Aim of the task -
Please print every record below exactly as it appears.

The data -
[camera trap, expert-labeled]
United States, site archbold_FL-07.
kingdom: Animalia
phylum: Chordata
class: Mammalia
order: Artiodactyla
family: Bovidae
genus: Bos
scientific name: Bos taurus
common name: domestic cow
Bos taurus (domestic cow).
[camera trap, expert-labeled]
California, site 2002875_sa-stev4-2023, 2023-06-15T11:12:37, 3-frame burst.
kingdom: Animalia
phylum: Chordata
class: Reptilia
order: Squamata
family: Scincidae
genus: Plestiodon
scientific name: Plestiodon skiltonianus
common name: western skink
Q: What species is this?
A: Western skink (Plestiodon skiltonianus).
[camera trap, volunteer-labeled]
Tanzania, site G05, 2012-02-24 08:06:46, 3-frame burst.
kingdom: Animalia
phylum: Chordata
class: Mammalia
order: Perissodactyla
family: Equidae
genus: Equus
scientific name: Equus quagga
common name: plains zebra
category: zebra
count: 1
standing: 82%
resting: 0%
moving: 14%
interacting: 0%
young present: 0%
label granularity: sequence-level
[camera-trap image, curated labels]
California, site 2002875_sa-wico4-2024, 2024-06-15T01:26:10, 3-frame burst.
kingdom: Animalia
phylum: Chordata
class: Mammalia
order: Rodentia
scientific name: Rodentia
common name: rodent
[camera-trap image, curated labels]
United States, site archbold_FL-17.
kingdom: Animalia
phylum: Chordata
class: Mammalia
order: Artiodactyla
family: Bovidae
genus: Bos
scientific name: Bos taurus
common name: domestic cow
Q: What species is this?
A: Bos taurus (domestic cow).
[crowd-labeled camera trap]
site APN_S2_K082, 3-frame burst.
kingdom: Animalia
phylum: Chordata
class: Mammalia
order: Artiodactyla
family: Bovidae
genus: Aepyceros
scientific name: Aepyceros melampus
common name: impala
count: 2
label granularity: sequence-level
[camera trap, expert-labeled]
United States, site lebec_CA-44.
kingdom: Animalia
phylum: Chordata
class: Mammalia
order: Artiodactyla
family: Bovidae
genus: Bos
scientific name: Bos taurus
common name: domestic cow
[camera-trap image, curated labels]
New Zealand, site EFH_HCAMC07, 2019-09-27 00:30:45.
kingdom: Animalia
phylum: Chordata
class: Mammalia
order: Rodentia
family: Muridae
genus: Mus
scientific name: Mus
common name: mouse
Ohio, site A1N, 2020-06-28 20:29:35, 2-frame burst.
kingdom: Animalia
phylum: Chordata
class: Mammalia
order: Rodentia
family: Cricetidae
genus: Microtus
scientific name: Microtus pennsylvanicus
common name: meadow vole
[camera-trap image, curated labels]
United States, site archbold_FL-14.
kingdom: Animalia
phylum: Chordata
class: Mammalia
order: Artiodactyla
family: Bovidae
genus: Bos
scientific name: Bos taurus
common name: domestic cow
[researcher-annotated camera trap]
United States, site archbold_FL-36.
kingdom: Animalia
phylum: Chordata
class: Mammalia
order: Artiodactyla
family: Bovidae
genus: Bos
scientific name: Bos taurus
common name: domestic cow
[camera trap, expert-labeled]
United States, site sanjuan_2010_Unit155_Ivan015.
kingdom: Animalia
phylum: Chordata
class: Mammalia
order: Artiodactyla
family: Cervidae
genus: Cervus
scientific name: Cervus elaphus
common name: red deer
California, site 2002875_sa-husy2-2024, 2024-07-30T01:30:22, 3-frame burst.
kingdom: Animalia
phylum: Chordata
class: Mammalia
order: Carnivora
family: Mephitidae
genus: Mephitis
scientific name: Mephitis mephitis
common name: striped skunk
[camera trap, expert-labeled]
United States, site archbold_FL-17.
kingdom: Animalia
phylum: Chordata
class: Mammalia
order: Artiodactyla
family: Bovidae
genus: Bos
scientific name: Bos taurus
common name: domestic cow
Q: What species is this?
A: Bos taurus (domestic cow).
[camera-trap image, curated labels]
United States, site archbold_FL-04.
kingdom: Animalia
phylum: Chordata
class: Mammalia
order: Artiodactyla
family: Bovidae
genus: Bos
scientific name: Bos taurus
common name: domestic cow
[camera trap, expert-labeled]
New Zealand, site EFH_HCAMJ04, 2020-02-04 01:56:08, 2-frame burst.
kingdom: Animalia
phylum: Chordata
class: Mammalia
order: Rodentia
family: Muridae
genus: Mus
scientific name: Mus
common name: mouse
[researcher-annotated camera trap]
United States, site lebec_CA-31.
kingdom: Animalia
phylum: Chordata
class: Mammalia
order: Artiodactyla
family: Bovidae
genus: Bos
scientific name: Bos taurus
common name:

Answer space -
[camera trap, expert-labeled]
United States, site archbold_FL-07.
kingdom: Animalia
phylum: Chordata
class: Mammalia
order: Artiodactyla
family: Bovidae
genus: Bos
scientific name: Bos taurus
common name: domestic cow
Bos taurus (domestic cow).
[camera trap, expert-labeled]
California, site 2002875_sa-stev4-2023, 2023-06-15T11:12:37, 3-frame burst.
kingdom: Animalia
phylum: Chordata
class: Reptilia
order: Squamata
family: Scincidae
genus: Plestiodon
scientific name: Plestiodon skiltonianus
common name: western skink
Q: What species is this?
A: Western skink (Plestiodon skiltonianus).
[camera trap, volunteer-labeled]
Tanzania, site G05, 2012-02-24 08:06:46, 3-frame burst.
kingdom: Animalia
phylum: Chordata
class: Mammalia
order: Perissodactyla
family: Equidae
genus: Equus
scientific name: Equus quagga
common name: plains zebra
category: zebra
count: 1
standing: 82%
resting: 0%
moving: 14%
interacting: 0%
young present: 0%
label granularity: sequence-level
[camera-trap image, curated labels]
California, site 2002875_sa-wico4-2024, 2024-06-15T01:26:10, 3-frame burst.
kingdom: Animalia
phylum: Chordata
class: Mammalia
order: Rodentia
scientific name: Rodentia
common name: rodent
[camera-trap image, curated labels]
United States, site archbold_FL-17.
kingdom: Animalia
phylum: Chordata
class: Mammalia
order: Artiodactyla
family: Bovidae
genus: Bos
scientific name: Bos taurus
common name: domestic cow
Q: What species is this?
A: Bos taurus (domestic cow).
[crowd-labeled camera trap]
site APN_S2_K082, 3-frame burst.
kingdom: Animalia
phylum: Chordata
class: Mammalia
order: Artiodactyla
family: Bovidae
genus: Aepyceros
scientific name: Aepyceros melampus
common name: impala
count: 2
label granularity: sequence-level
[camera trap, expert-labeled]
United States, site lebec_CA-44.
kingdom: Animalia
phylum: Chordata
class: Mammalia
order: Artiodactyla
family: Bovidae
genus: Bos
scientific name: Bos taurus
common name: domestic cow
[camera-trap image, curated labels]
New Zealand, site EFH_HCAMC07, 2019-09-27 00:30:45.
kingdom: Animalia
phylum: Chordata
class: Mammalia
order: Rodentia
family: Muridae
genus: Mus
scientific name: Mus
common name: mouse
Ohio, site A1N, 2020-06-28 20:29:35, 2-frame burst.
kingdom: Animalia
phylum: Chordata
class: Mammalia
order: Rodentia
family: Cricetidae
genus: Microtus
scientific name: Microtus pennsylvanicus
common name: meadow vole
[camera-trap image, curated labels]
United States, site archbold_FL-14.
kingdom: Animalia
phylum: Chordata
class: Mammalia
order: Artiodactyla
family: Bovidae
genus: Bos
scientific name: Bos taurus
common name: domestic cow
[researcher-annotated camera trap]
United States, site archbold_FL-36.
kingdom: Animalia
phylum: Chordata
class: Mammalia
order: Artiodactyla
family: Bovidae
genus: Bos
scientific name: Bos taurus
common name: domestic cow
[camera trap, expert-labeled]
United States, site sanjuan_2010_Unit155_Ivan015.
kingdom: Animalia
phylum: Chordata
class: Mammalia
order: Artiodactyla
family: Cervidae
genus: Cervus
scientific name: Cervus elaphus
common name: red deer
California, site 2002875_sa-husy2-2024, 2024-07-30T01:30:22, 3-frame burst.
kingdom: Animalia
phylum: Chordata
class: Mammalia
order: Carnivora
family: Mephitidae
genus: Mephitis
scientific name: Mephitis mephitis
common name: striped skunk
[camera trap, expert-labeled]
United States, site archbold_FL-17.
kingdom: Animalia
phylum: Chordata
class: Mammalia
order: Artiodactyla
family: Bovidae
genus: Bos
scientific name: Bos taurus
common name: domestic cow
Q: What species is this?
A: Bos taurus (domestic cow).
[camera-trap image, curated labels]
United States, site archbold_FL-04.
kingdom: Animalia
phylum: Chordata
class: Mammalia
order: Artiodactyla
family: Bovidae
genus: Bos
scientific name: Bos taurus
common name: domestic cow
[camera trap, expert-labeled]
New Zealand, site EFH_HCAMJ04, 2020-02-04 01:56:08, 2-frame burst.
kingdom: Animalia
phylum: Chordata
class: Mammalia
order: Rodentia
family: Muridae
genus: Mus
scientific name: Mus
common name: mouse
[researcher-annotated camera trap]
United States, site lebec_CA-31.
kingdom: Animalia
phylum: Chordata
class: Mammalia
order: Artiodactyla
family: Bovidae
genus: Bos
scientific name: Bos taurus
common name:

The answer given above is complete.